--- What needs to be done ---
Reproduce the part of the hyper-storage text below between "Achieving high availability" and "their storage architectures.", inclusive.

--- Source text ---
+++

Skip to main content

Achieving high availability at lower costs with modern hyper-storage architectures

Hyper-storage technology was developed to break the myths of the storage world. Trade-offs as to cost, capacity, functionality and performance that were absolute in the past, are no longer an issue with this modern storage approach.  And capabilities enterprises could previously only hope and dream about, have now become reality, creating new opportunities. The hyper-storage approach enables enterprises to achieve the highest data availability with lower costs, peak performance with infinite scalability and seamless ease of use.  With hyper-storage, enterprises no longer need to compromise when making decisions about their storage architectures. 

Hyper-storage technology is a unified, multi-petabyte, ultra-high-performance solution, providing very high IOPS and Throughput and very low response times. The concept behind hyper-storage is to deliver software so smart that it can beat the strongest hardware in real life workloads. It is not built on brute force, but on brains. Optimised mass paralleled utilisation instead of unnecessary expensive hardware and machine learning instead of guessing and wasting important resources. Using every component’s merits while avoiding its flaws to achieve maximum efficiency in every second.

The world is heading fast towards data analytics and machine learning concepts across all kinds of technologies, it’s time that the storage world recognise and adopt it as well. The writing is already on the wall. Look for instance at the search engines we all know and what came to pass with those who took these technologies to the next level and with those who did not. Think of who was where 20 years ago, and who is where today.

+++

--- Recorded data ---
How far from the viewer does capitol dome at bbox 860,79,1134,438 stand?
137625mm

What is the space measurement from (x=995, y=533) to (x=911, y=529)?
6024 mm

+++

--- Problem solution ---
Achieving high availability at lower costs with modern hyper-storage architectures

Hyper-storage technology was developed to break the myths of the storage world. Trade-offs as to cost, capacity, functionality and performance that were absolute in the past, are no longer an issue with this modern storage approach.  And capabilities enterprises could previously only hope and dream about, have now become reality, creating new opportunities. The hyper-storage approach enables enterprises to achieve the highest data availability with lower costs, peak performance with infinite scalability and seamless ease of use.  With hyper-storage, enterprises no longer need to compromise when making decisions about their storage architectures.